Po niemieckim ataku na Związek Radziecki ppłk Berling z pozostałymi członkami grupy wystosowali do Berii sześciopunktowy manifest, w którym deklarowali chęć budowy przyszłej Polski w ramach Związku Sowieckiego. Po podpisaniu układu Sikorski-Majski w 1941 r. grupa Berlinga znalazła się w tworzonych przez gen. Władysława Andersa Polskich Siłach Zbrojnych i na polecenie NKWD zajmowała się rozpoznaniem „antysowieckiej roboty” Po ewakuacji armii Andersa ] Berling pozostał w Związku Sovieckim, za co sąd polowy skazał go jako dezertera na karę śmierci. W czerwcu 1943 r. w sprawie tworzonej w Sielcach dywizji i jej dowódcy zabrał głos sam wódz naczelny i premier RP gen. Władysław Sikorski który ogłosił wojsko Berlinga, polską dywizją komunistyczną, o cha­rakterze dywersyjnym”, a jej do­wódcę „zdrajcą, który zdezertero­wał z Wojska Polskiego”.

Rzeczywiście, Berling i jego wspólnicy organizowali dywizję ści­śle według instrukcji NKWD. Decy­dowali, kto zostanie do niej wcielony i kto zostanie oficerem. Właściwy stosunek do Związku Sowieckiego był tutaj najważniejszy.

Zabójcza gra Stalina

 

 

 

 

1 Dywizja Piechoty im. Tadeusza Kościuszki była elementem wielkiej gry Stalina, podjętej po tym, jak 13 kwietnia 1943 r. Niemcy ujawnili ma­sowe groby polskich oficerów w Ka­tyniu. Była to gra o przyszłość powojennej Polski. Stalin postanowił wy­korzystać fakt, że 17 kwietnia 1943 r. rząd Władysława Sikorskiego zwró­cił się do Międzynarodowego Czerwonego Krzyża / MCK / z wnioskiem o zbadanie sprawy grobów polskich żołnierzy zaledwie dzień po Niem­cach. Zbieżność dat była pretekstem do zerwania stosunków z polskim rządem. Gen.

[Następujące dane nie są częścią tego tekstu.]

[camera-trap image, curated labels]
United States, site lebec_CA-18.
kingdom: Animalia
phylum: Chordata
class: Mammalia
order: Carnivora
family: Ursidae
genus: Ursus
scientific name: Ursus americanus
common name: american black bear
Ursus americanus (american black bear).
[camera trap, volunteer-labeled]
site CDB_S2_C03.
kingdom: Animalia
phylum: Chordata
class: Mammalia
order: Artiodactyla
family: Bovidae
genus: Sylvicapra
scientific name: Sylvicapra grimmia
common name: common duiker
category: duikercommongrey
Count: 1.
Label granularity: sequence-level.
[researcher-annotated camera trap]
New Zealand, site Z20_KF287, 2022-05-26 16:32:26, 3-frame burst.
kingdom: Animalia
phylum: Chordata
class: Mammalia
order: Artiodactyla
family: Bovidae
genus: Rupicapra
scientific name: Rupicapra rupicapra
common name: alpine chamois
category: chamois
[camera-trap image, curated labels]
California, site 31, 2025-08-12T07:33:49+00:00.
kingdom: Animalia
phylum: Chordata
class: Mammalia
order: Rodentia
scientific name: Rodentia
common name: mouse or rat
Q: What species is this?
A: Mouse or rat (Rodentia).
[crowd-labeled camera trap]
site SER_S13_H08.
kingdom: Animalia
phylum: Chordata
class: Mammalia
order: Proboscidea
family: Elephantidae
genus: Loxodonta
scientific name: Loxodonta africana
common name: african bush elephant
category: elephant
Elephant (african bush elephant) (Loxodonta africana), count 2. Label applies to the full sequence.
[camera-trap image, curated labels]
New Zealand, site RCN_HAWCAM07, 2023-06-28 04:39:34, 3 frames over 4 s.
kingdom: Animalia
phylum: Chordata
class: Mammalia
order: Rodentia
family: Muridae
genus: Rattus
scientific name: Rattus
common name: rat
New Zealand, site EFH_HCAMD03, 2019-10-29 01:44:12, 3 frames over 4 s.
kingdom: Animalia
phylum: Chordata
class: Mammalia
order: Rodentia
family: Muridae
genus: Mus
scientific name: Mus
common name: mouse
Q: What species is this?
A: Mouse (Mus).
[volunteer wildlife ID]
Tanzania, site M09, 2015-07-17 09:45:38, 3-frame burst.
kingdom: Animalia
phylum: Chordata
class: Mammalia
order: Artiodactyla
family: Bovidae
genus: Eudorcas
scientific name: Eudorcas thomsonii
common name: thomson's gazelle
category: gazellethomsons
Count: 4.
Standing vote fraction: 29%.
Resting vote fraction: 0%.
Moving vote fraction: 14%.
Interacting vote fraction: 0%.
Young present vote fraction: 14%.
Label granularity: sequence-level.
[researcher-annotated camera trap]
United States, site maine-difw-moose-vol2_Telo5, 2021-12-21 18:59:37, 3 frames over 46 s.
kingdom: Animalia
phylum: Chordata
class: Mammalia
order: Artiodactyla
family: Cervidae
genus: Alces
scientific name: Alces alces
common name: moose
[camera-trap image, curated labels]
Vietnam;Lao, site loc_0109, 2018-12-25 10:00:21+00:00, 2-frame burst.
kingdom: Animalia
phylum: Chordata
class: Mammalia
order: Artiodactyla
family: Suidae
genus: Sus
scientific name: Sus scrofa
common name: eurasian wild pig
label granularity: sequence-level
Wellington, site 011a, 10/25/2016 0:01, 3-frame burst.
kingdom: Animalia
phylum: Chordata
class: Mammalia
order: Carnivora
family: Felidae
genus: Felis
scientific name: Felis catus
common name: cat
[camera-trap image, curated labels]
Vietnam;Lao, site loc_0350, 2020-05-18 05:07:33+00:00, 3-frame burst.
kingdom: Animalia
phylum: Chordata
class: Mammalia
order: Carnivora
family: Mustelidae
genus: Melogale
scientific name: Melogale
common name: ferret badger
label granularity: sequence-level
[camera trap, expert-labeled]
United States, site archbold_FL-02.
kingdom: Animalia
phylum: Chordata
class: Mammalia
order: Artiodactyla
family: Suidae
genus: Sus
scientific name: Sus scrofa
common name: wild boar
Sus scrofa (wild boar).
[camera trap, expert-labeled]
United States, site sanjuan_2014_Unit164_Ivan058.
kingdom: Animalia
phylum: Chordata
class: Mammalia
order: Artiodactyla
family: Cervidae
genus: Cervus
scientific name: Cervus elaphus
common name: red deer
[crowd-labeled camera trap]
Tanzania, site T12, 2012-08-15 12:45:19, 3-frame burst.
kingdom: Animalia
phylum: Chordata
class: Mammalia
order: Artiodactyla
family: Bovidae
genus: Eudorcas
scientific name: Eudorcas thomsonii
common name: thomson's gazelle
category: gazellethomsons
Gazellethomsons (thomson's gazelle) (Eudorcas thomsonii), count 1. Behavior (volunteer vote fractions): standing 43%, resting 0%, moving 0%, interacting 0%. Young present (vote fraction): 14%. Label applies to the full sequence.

Sikorski znalazł się pod presją polityczną Wielkiej Bry­tanii i USA, które usiłowały zmusić go do porzucenia jakichkolwiek działań w sprawie Katynia.

 

Berling i jego wspólnicy organizowali dywizję ściśle według instrukcji NKWD

 

Ale Stalin w swojej grze poszedł o krok dalej. 26 kwietnia 1943 r. so­wiecki minister spraw zagranicz­nych Mołotow wręczył polskiemu ambasadorowi w Moskwie Tade­uszowi Romerowi notę dyploma­tyczną, w której padły słowa o współpracy Sikorskiego z Hitle­rem i zarzuty, że celem polskiego rządu jest „wydarcie ustępstw tery­torialnych kosztem interesów so­wieckiej Ukrainy, sowieckiej Biało­rusi i sowieckiej Litwy”. Nota ozna­czała zerwanie stosunków polsko- -sowieckich

.

Z pomocą komunistycznego Związku Patriotów Polskich (ZPP) Stalin postanowił powołać własny „polski” rząd. 28 kwietnia 1943 r. na łamach „Izwiestii” ukazał się programowy tekst liderki ZPP, w któ­rym Wanda Wasilewska potępiła rząd Sikorskiego i apelowała o utworzenie nowych polskich od­działów, mogących walczyć u boku Armii Czerwonej. Na tej podstawie 6 maja 1943 r. sowiecki Państwowy Komitet Obrony podjął decyzję o formowaniu 1. Dywizji Piechoty im. Tadeusza Kościuszki. Jednak, aby proces jej tworzenia wyglądał bardziej wiarygodnie w oczach za­chodnich aliantów, Stalin zamierzał dać jej fikcyjny polski nadzór. Do te­go celu potrzebny mu był ZPP. Dla­tego 9 i 10 czerwca 1943 r. w Mo­skwie wyreżyserował nadzwyczajny zjazd delegatów ZPP, na którym ofi­cjalnie ogłoszono jego statut, dekla­rację ideową oraz wybrano zarząd, w którego skład weszli Wanda Wasi­lewska, Stanisław Skrzeszewski, Stefan Jędrychowski, Włodzimierz Sokorski i właśnie ppłk Berling, ofi­cjalnie desygnowany na dowódcę nowej polskiej dywizji i mianowany generałem.

Szlak bojowy

30 sierpnia 1943 r. dywizja Berlin­ga wyruszyła na front w rejon Smo­leńska. Znalazła się w składzie 33. sowieckiej Armii gen. Gordowa, z którą działać miała na kierunku Orszy. Szybko jednak dały o sobie znać potężne luki w wyszkoleniu żołnierzy, których w sieleckim obo­zie indoktrynowano, zamiast szko­lić. Spore braki kadrowe w ostatnich chwilach usiłowano uzupełnić so­wieckimi oficerami i podoficerami, z reguły całkowicie zdemoralizowa­nymi. W dywizji panował chaos. Jej kronikarz Lucjan Szenwald pisał, że aby wymusić wykonanie rozkazu, trzeba było „dać w mordę”. Dla zwy­kłego żołnierza atmosfera była nie do zniesienia. Jeszcze przed bitwą na stronę niemiecką przeszło kilku­nastu żołnierzy, informując Niem­ców o przyszłym natarciu. Dokład­nie wskazali miejsce postoju sztabu sowieckiej 33. Armii i polskiej dywi­zji. Niemcy rozpoczęli nadawanie audycji propagandowych skierowa­nych do Polaków. Puszczali m.in. „Mazurka Dąbrowskiego” oraz wzy­wali do przechodzenia na stronę niemiecką, a także rozprawienia się z komunistami, Żydami, i komisa­rzami politycznymi w dywizji.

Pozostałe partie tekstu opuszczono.